While humanoid robots continue to face technical and institutional hurdles, including limits on motion precision, application maturity, sensing accuracy, machine learning performance, battery endurance, and the lack of fully established operating guidelines, industry participants say those constraints are gradually easing. As production scales and development costs decline, market watchers expect deployment to accelerate beyond pilot programs.

Technology, cost, and deployment readiness

Industry sources say ongoing improvements in sensors, AI models, and power management are steadily closing performance gaps that have constrained humanoid robots to experimental use. Developers are also working to improve human-robot collaboration capabilities and task adaptability to better suit real-world environments.

Research firms tracking the sector say the industry remains at an early stage, but note that incremental technical progress, combined with falling component costs, is beginning to support limited commercial deployments rather than pure demonstrations.

Humanoid robots are already being introduced on a trial basis in manufacturing, logistics, and retail settings to support smart manufacturing initiatives, address labor shortages, and improve operational efficiency, according to industry sources.

Some developers are also exploring applications in healthcare and eldercare in response to aging populations, though most such projects remain in research and testing phases rather than commercial rollout.

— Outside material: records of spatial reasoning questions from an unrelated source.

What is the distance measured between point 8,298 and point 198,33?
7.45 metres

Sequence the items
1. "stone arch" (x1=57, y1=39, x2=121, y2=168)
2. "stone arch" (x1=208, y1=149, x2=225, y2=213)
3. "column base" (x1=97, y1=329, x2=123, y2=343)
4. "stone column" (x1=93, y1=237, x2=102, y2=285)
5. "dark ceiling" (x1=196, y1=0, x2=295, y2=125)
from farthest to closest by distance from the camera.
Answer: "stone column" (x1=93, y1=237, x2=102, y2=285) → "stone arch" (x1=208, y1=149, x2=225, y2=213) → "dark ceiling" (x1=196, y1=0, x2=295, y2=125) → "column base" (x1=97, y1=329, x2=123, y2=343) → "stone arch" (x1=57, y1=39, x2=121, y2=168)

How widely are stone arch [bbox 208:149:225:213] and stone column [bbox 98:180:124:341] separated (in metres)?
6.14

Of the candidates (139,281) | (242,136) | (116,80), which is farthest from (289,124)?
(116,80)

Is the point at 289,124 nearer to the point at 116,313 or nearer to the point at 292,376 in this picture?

Pricing trends and vendor strategies

The US is currently seen as the largest near-term market for humanoid robots, with China emerging as a fast-growing development and manufacturing hub, industry observers say.

High upfront costs remain a barrier to broader adoption, particularly before demand reaches sufficient scale. However, pricing is beginning to move lower. Chinese vendors such as Unitree Robotics have introduced entry-level humanoid robots priced at around US$6,000, according to industry sources.

Meanwhile, Tesla has said its third-generation Optimus humanoid robot has entered trial production and that the company aims to bring unit costs below US$20,000. Industry analysts say such pricing targets, if achieved, could materially improve adoption prospects across industrial and service-sector use cases.

On the regulatory front, policy clarity is also improving. The European Union's Artificial Intelligence Act is expected to be phased in between 2025 and 2027, providing a clearer legal framework for AI and robotics deployment across member states.

In Taiwan, the Cabinet has approved a draft of the Artificial Intelligence Basic Law and submitted it to the legislature for review, aiming to establish foundational principles for AI research, application, and governance. Industry sources say the gradual rollout of robotics-related regulations across major markets is expected to reduce uncertainty for developers and end users, supporting broader commercialization over time.